PROBLEM DESCRIPTION ▸ Can you transcribe every entry word for word, skipping the images?

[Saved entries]
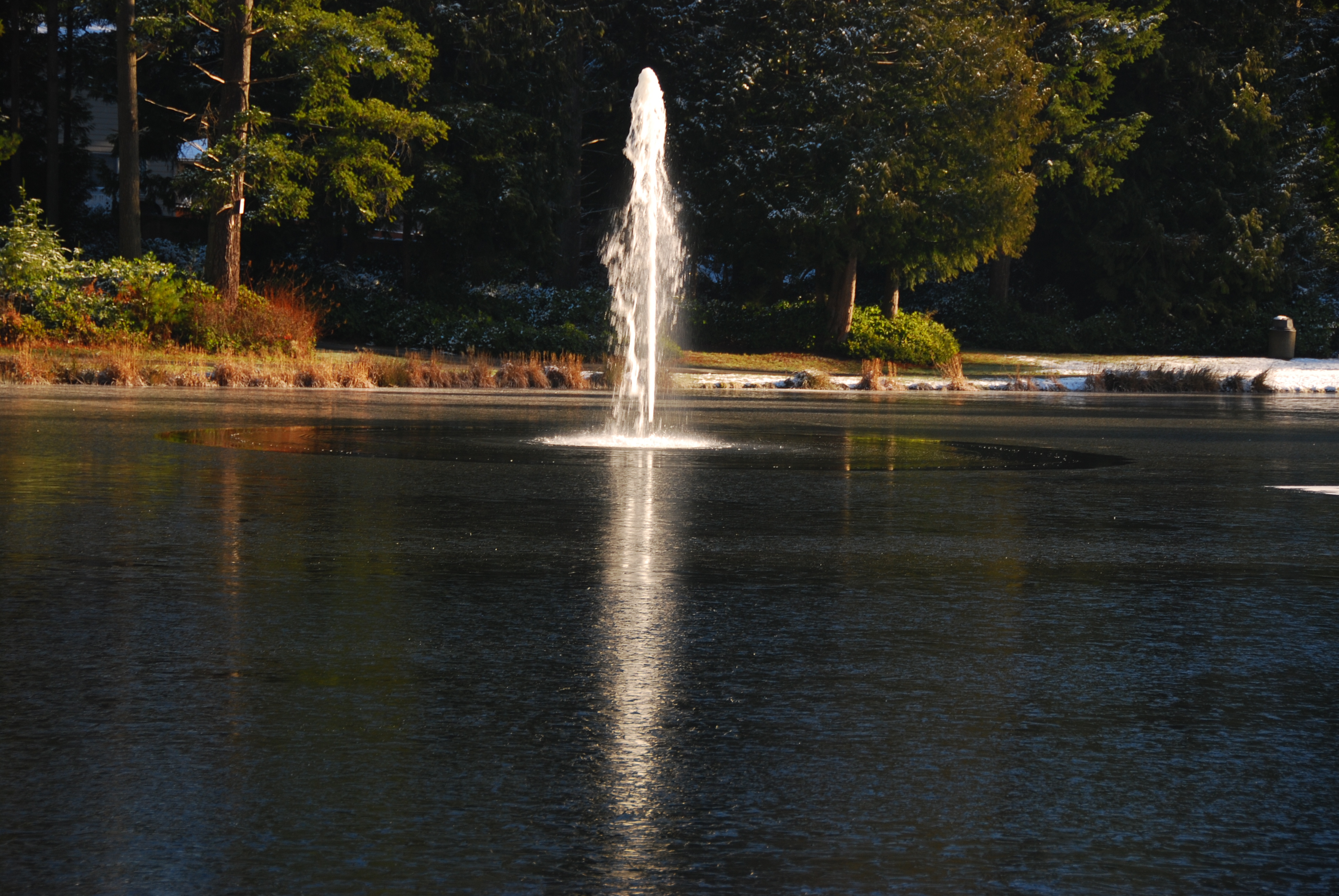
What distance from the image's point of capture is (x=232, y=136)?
4019 cm

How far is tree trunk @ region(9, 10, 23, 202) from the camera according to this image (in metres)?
49.4

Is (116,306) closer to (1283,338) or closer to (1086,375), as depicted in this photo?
(1086,375)

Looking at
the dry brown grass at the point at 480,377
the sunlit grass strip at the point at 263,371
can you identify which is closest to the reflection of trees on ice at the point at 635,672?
the sunlit grass strip at the point at 263,371

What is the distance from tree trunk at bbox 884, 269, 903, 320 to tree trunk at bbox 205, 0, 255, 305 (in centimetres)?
1879

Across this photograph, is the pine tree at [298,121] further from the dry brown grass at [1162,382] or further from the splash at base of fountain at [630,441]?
the splash at base of fountain at [630,441]

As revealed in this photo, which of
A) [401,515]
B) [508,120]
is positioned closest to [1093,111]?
[508,120]

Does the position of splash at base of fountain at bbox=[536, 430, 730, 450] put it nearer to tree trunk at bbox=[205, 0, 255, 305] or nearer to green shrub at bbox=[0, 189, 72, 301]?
green shrub at bbox=[0, 189, 72, 301]

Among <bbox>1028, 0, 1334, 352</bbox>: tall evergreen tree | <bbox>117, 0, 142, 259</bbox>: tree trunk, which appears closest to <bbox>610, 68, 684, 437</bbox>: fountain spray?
<bbox>117, 0, 142, 259</bbox>: tree trunk

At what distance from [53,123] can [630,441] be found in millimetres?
36216

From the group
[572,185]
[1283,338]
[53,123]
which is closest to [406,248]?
[572,185]

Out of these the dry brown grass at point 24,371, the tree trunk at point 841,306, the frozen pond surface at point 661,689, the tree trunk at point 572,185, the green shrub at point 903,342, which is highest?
the tree trunk at point 572,185

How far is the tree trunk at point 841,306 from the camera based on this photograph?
48719 millimetres

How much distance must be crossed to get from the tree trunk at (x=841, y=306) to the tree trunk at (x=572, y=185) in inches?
335

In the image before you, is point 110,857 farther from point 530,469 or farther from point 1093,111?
point 1093,111
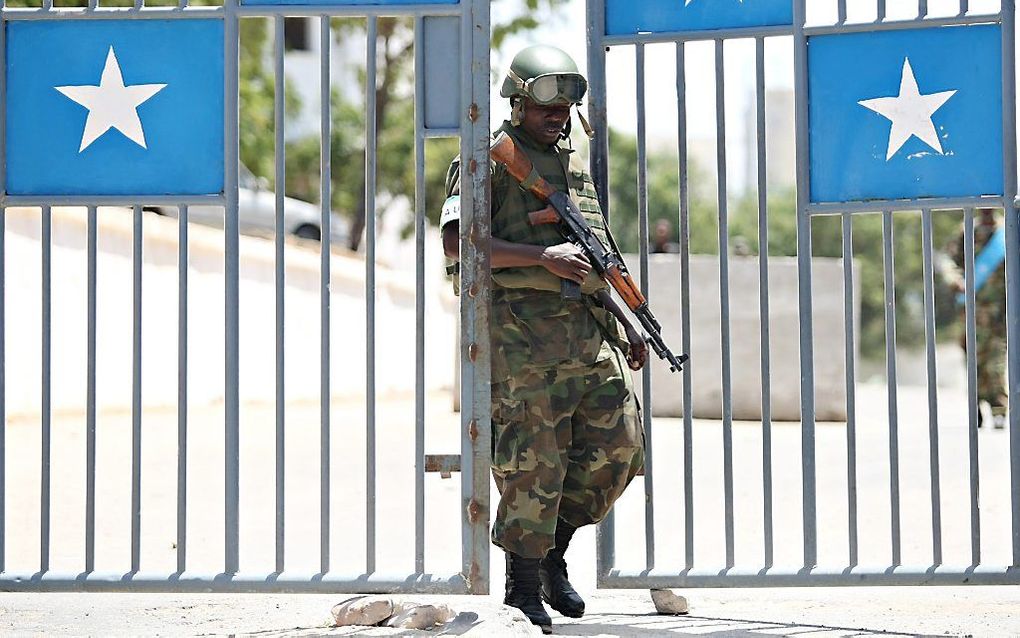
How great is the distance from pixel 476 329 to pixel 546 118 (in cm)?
61

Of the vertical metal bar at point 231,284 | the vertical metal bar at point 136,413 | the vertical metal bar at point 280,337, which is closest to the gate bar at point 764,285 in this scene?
the vertical metal bar at point 280,337

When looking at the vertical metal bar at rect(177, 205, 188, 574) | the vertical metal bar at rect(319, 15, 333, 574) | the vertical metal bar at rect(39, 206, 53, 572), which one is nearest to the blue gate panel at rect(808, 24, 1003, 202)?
the vertical metal bar at rect(319, 15, 333, 574)

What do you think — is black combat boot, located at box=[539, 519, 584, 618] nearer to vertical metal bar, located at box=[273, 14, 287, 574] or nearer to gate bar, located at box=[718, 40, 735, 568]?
gate bar, located at box=[718, 40, 735, 568]

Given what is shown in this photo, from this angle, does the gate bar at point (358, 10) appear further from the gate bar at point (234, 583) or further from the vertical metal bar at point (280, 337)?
the gate bar at point (234, 583)

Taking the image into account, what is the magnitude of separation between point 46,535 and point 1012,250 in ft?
8.99

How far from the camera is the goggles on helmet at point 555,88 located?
3.80m

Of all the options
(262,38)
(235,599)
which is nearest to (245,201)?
(262,38)

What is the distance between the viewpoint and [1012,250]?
3996 mm

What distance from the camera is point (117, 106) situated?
13.0 ft

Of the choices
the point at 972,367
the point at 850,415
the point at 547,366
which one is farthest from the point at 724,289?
the point at 972,367

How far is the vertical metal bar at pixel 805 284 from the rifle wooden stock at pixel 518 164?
29.2 inches

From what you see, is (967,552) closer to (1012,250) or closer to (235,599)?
(1012,250)

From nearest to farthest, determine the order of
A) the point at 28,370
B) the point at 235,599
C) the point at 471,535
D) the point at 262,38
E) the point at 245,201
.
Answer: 1. the point at 471,535
2. the point at 235,599
3. the point at 28,370
4. the point at 245,201
5. the point at 262,38

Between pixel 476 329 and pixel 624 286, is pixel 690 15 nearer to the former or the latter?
pixel 624 286
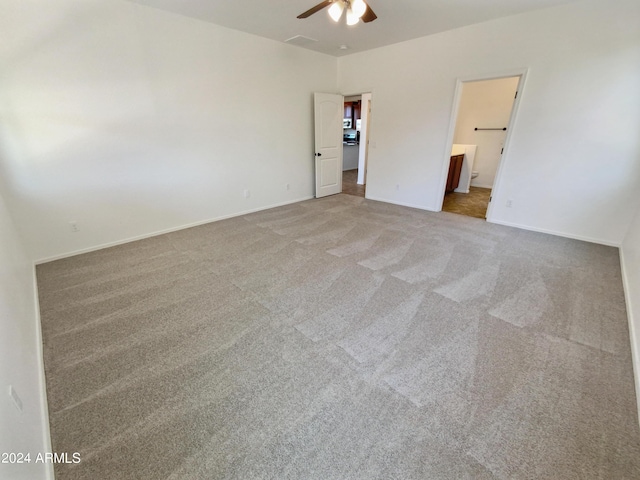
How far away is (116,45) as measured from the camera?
310 centimetres

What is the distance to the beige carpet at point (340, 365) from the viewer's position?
1.29 metres

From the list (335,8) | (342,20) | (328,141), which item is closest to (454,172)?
(328,141)

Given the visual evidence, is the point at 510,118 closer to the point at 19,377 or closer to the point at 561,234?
the point at 561,234

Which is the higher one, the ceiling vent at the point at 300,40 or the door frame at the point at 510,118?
the ceiling vent at the point at 300,40

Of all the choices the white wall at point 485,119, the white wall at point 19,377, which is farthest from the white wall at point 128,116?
the white wall at point 485,119

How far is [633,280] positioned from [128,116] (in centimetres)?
567

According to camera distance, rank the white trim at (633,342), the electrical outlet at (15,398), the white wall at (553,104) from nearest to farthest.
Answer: the electrical outlet at (15,398) → the white trim at (633,342) → the white wall at (553,104)

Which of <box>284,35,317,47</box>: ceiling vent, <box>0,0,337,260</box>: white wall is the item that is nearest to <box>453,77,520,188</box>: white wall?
<box>284,35,317,47</box>: ceiling vent

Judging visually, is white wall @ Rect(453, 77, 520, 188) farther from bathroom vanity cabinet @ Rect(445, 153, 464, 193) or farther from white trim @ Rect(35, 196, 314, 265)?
white trim @ Rect(35, 196, 314, 265)

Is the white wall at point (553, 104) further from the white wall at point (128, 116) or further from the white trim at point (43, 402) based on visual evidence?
the white trim at point (43, 402)

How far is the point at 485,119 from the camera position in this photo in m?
6.32

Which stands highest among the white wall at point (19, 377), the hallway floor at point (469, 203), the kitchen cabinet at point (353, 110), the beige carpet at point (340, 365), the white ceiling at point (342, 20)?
the white ceiling at point (342, 20)

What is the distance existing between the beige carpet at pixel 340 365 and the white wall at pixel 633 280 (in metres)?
0.06

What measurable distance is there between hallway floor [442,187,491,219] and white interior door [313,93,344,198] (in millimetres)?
2436
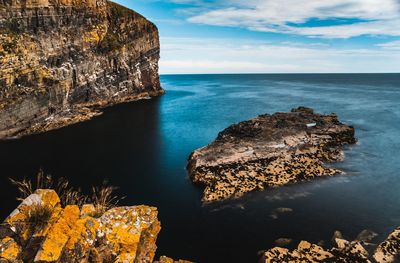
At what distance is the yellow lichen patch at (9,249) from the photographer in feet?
37.4

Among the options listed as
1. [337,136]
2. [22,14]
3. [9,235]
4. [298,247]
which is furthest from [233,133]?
[22,14]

TASK SOLUTION ▸
What distance from the image's point of capture is (x=232, y=136)?
4019 cm

How far is tree trunk @ region(9, 10, 23, 202) from the camera according to this image (in metres)?
49.4

Is (116,306) closer to (1283,338) or closer to (1086,375), as depicted in this photo?
(1086,375)

Looking at
the dry brown grass at the point at 480,377
the sunlit grass strip at the point at 263,371
can you identify which is closest to the reflection of trees on ice at the point at 635,672?
the sunlit grass strip at the point at 263,371

What is the distance from tree trunk at bbox 884, 269, 903, 320 to tree trunk at bbox 205, 0, 255, 305 (in centimetres)?
1879

Across this photograph, is the pine tree at [298,121] further from the dry brown grass at [1162,382] or further from the splash at base of fountain at [630,441]?
the splash at base of fountain at [630,441]

As revealed in this photo, which of
A) [401,515]
B) [508,120]
is positioned closest to [1093,111]?
[508,120]

Does the position of splash at base of fountain at bbox=[536, 430, 730, 450] put it nearer to tree trunk at bbox=[205, 0, 255, 305] or nearer to green shrub at bbox=[0, 189, 72, 301]?
green shrub at bbox=[0, 189, 72, 301]

Among <bbox>1028, 0, 1334, 352</bbox>: tall evergreen tree | <bbox>117, 0, 142, 259</bbox>: tree trunk, which appears closest to <bbox>610, 68, 684, 437</bbox>: fountain spray?
<bbox>117, 0, 142, 259</bbox>: tree trunk

At what distance from [53,123] can [630,441] be found in millimetres?
36216

From the group
[572,185]
[1283,338]
[53,123]
which is closest to [406,248]?
[572,185]

Out of these the dry brown grass at point 24,371, the tree trunk at point 841,306, the frozen pond surface at point 661,689, the tree trunk at point 572,185, the green shrub at point 903,342, which is highest?
the tree trunk at point 572,185

How far is the tree trunk at point 841,306 from the camera based on this photograph?
48719 millimetres

How much distance must be crossed to get from the tree trunk at (x=841, y=306) to the tree trunk at (x=572, y=185) in inches?
335

In the image before you, is point 110,857 farther from point 530,469 or farther from point 1093,111?
point 1093,111
How great is the distance from pixel 476 329 to pixel 546 118 (in cm)?
61

Of the vertical metal bar at point 231,284 | the vertical metal bar at point 136,413 | the vertical metal bar at point 280,337, which is closest to the gate bar at point 764,285 in this scene?
the vertical metal bar at point 280,337

When looking at the vertical metal bar at rect(177, 205, 188, 574) | the vertical metal bar at rect(319, 15, 333, 574) | the vertical metal bar at rect(39, 206, 53, 572), which one is nearest to the blue gate panel at rect(808, 24, 1003, 202)?
the vertical metal bar at rect(319, 15, 333, 574)

What do you think — is black combat boot, located at box=[539, 519, 584, 618] nearer to vertical metal bar, located at box=[273, 14, 287, 574] or nearer to gate bar, located at box=[718, 40, 735, 568]?
gate bar, located at box=[718, 40, 735, 568]

Given what is shown in this photo, from this angle, does the gate bar at point (358, 10) appear further from the gate bar at point (234, 583) or further from the vertical metal bar at point (280, 337)?
the gate bar at point (234, 583)

Taking the image into account, what is the magnitude of separation between point 46,535 and point 1012,250 in ft?
8.99

How far from the camera is the goggles on helmet at point 555,88 located?
3.80m

Of all the options
(262,38)
(235,599)
which is nearest to (245,201)?
(262,38)

What is the distance between the viewpoint and [1012,250]?
3996 mm

What distance from the camera is point (117, 106) situated?
13.0 ft

Of the choices
the point at 972,367
the point at 850,415
the point at 547,366
which one is farthest from the point at 724,289?
the point at 972,367

How far is the vertical metal bar at pixel 805 284 from the rifle wooden stock at pixel 518 164?
29.2 inches

From what you see, is (967,552) closer to (1012,250) or closer to (235,599)?
(1012,250)

From nearest to farthest, determine the order of
A) the point at 28,370
B) the point at 235,599
C) the point at 471,535
D) the point at 262,38
E) the point at 245,201
.
Answer: 1. the point at 471,535
2. the point at 235,599
3. the point at 28,370
4. the point at 245,201
5. the point at 262,38

Between pixel 476 329 and pixel 624 286, is pixel 690 15 nearer to the former or the latter?
pixel 624 286
How far away is (116,45) as measured from the camera?
310 centimetres

What is the distance to the beige carpet at point (340, 365) from the viewer's position?
1.29 metres

From the list (335,8) | (342,20) | (328,141), which item is closest to (454,172)?
(328,141)

Given the visual evidence, is the point at 510,118 closer to the point at 19,377 or closer to the point at 561,234?
the point at 561,234

Which is the higher one, the ceiling vent at the point at 300,40 or the door frame at the point at 510,118?
the ceiling vent at the point at 300,40

Of all the choices the white wall at point 485,119, the white wall at point 19,377, which is farthest from the white wall at point 128,116?
the white wall at point 485,119

How far is [633,280] positioned from [128,116] (in centimetres)?
567

According to camera distance, rank the white trim at (633,342), the electrical outlet at (15,398), the white wall at (553,104) from nearest to farthest.
Answer: the electrical outlet at (15,398) → the white trim at (633,342) → the white wall at (553,104)

Which of <box>284,35,317,47</box>: ceiling vent, <box>0,0,337,260</box>: white wall is the item that is nearest to <box>453,77,520,188</box>: white wall?
<box>284,35,317,47</box>: ceiling vent

Judging visually, is white wall @ Rect(453, 77, 520, 188) farther from bathroom vanity cabinet @ Rect(445, 153, 464, 193) or farther from white trim @ Rect(35, 196, 314, 265)?
white trim @ Rect(35, 196, 314, 265)

Is the white wall at point (553, 104) further from the white wall at point (128, 116) or further from the white trim at point (43, 402) based on visual evidence?
the white trim at point (43, 402)

How far is the point at 485,119 from the camera position in this photo in m?
6.32

Which stands highest among the white wall at point (19, 377), the hallway floor at point (469, 203), the kitchen cabinet at point (353, 110), the beige carpet at point (340, 365), the white ceiling at point (342, 20)?
the white ceiling at point (342, 20)

What is the distance existing between the beige carpet at pixel 340 365 and the white wall at pixel 633 280 (in metres)?
0.06

What measurable distance is there between hallway floor [442,187,491,219] and white interior door [313,93,344,198] (in millimetres)?
2436
At what distance is the yellow lichen patch at (9,249) from the photographer in feet?
37.4

Among the options listed as
1. [337,136]
2. [22,14]
3. [9,235]
4. [298,247]
which is furthest from [233,133]?
[22,14]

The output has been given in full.